Auto SQL Generation
One of the key features of SQL Frames is to transpile the logic of the composed DataFrame into an equivalent SQL statement with support for multiple databases. As discussed in the SQL Frames introduction, there are several advantages with this.
- Ability to verify logic against an existing database.
- Ability to switch between in-memory calculations using SQL Frames built-in analytics engine or execute equivalent SQL query against a big data backend.
- Or simply write your logic declaratively and get an equivalent SQL for different databases.
The generated SQL query is formatted and displayed with syntax highlighting making it easy to understand the composed logic as SQL.

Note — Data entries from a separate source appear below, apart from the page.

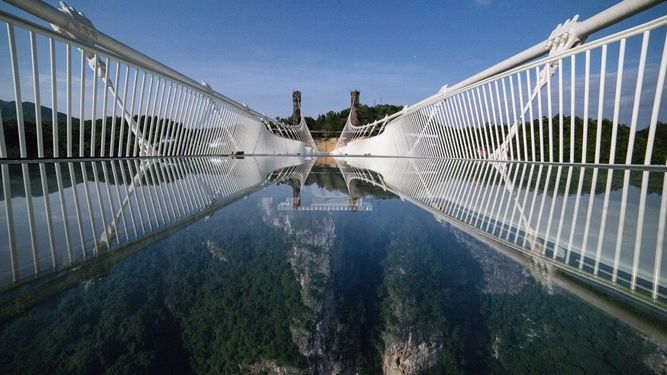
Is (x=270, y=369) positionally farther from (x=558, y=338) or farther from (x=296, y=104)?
(x=296, y=104)

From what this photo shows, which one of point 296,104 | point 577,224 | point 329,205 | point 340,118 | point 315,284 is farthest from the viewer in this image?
point 340,118

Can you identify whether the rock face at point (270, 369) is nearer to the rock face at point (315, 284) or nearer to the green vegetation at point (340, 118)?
the rock face at point (315, 284)

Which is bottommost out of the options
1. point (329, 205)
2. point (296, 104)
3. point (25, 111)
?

A SQL Frames DataFrame can be created directly from CSV or JSON files. However, for the purpose of SQL generation, each DataFrame can be given a schema name. This schema name is used while generating the SQL.
Below is an example of generating SQL from the given DataFrame.
SQL is a great declarative programming language. However, it lacks certain basic features such as nested aliases and nested analytic functions forcing nested queries that can be hard. SQL Frames is designed to simplify authoring DataFrames with several convenient features that are not straightforward in SQL. While the API makes it simpler to create complex DataFrame logic with ease, the heavy lifting is done by SQL Frames to transpile the composed logic into a valid SQL. See rest of the SQL Generation documentation for more details.
Not all databases have all the capabilities and hence the generated SQL may not be valid for a given database. However, for some of the ease of use capabilities provided by SQL Frames efforts are taken to generate equivalent SQL that is valid for a fully standards compliant database.